7- Dünyada altın ticaretinin hacmi 19,3 trilyon dolar civarındadır.

8- Dünya küresel oyun sektörünün ticaret hacmi 2021 verilerine göre 180,3 milyar doların üstündedir.

Bunların üstüne bir de sinema ve animasyon filmleri için harcanan trilyonlarca dolar değerindeki parayı da katın, İslam’ı neden istemediklerini anladınız mı?

Bunlar üzerinden dünyada bir kültür oluşturuyorlar. İslam âlemi başta olmak üzere bütün dünyanın bu kültürü kabul etmesi için de trilyonlarca dolar harcıyorlar. Kabul etmediğinizde de baskı ve tehditlerle yıldırmaya çalışıyorlar.

Yıllık piyasa değeri trilyon dolarları bulan ve insanı mahvetmeye çalışan bu küresel ticaretin karşısında durduğu için İslam’ı istemiyorlar.

Bu ticaret, büyük ülkelerin başkanları, hükümetleri ve istihbarat servisleri tarafından da destekleniyor. Uluslararası şirketler üzerinden bunun ticareti yürütülüyor. Birçok ülkede küçük mafya örgütlerine; el altından derneklere, vakıflara, dinî cemaatlere, tarikatlara dünyanın her yerinde milyarlarca dolar aktarılıyor.

Her yıl milyonlarca insan dünya genelinde uyuşturucu, alkol, fuhuş, silah ve kumar mafyası tarafından esir alınıyor. Tatil köyleri, eğlence merkezleri, oteller ve kriz bölgelerinde kadınları ve erkekleri ağlarına düşürüyorlar. İslam, süper güçlerin ekonomilerinin can damarı olan bu küresel ticaret mafyasına savaş açıyor. Trilyonlarca dolar değerindeki bu küresel ticarete İslam çomak sokuyor.

Peki, hâl böyleyken süper güçlerin, hükümetlerin ve uluslararası mafyanın arkasında durduğu bu küresel şirketlerin, İslam’a karşı çıkmadan onu hoş karşılayıp önüne kırmızı halı mı sereceğini düşünüyorsunuz? Dünyanın her yerinde neden İslam’ı karalamak için medyada ve sinemada milyarlarca dolar harcadıklarını anlıyor musunuz?

İşte bu nedenle, varlıklarını tehdit eden İslam’a karşı savaş açmaları gerekiyor. Bu küresel mafya, İslam’ı karalamak ve ona terörizm damgasını vurmak için global medya organlarını satın alarak onları bu konudaki en önemli araç hâline getirdi. Bu sayede dünya, İslam ve terörizmi aynı madalyonun iki ayrı yüzü olarak görmeye başladı. Bununla birlikte dünya çapında İslamofobi olarak bilinen korkuluk ile insanların kalbine kök saldılar.

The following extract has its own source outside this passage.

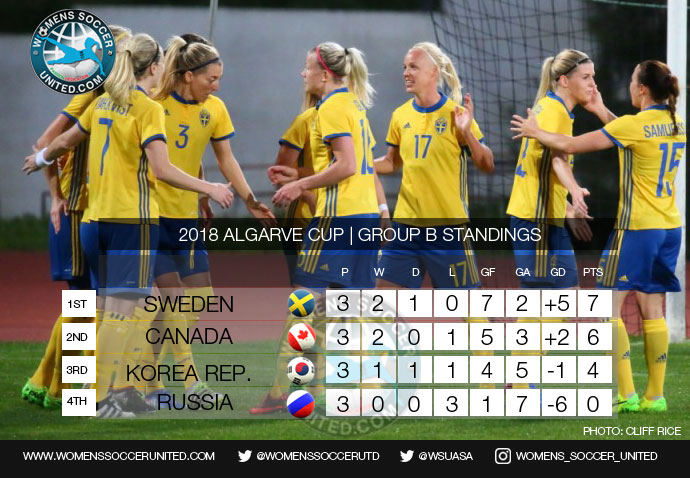 Algarve Cup Group B Final Standings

Dünya genelinde İslam’ın terörü temsil ettiğini yaydılar ve İslam’ı terörizm olarak damgalayan birçok film ürettiler. Uluslararası mafyanın medyası tarafından ortaya atılan bu yalana bütün dünya inandı ve herkes tek ses olarak, “İslam aşırılıktır, terörizmdir” dedi. Bir insanı öldürmenin bütün insanları öldürmekle eşdeğer olduğunu söyleyen İslam, onlara göre bir aşırılık dini hâline geldi!

Bunun için de bir kısım Müslümanı parayla satın alıp milyarlarca dolar karşılığında kendilerine sözcü yaptılar. Müslüman ülkelerin gazetecileri İslam’ı suçlar oldu. Yönetmenleri ve yazarları İslam’ı suçlayan filmler yaptı ve kitaplar yazdı. Yine küresel çetenin satın altığı birkaç alçağı göstererek 2 milyar Müslüman’ı itham altında bıraktılar.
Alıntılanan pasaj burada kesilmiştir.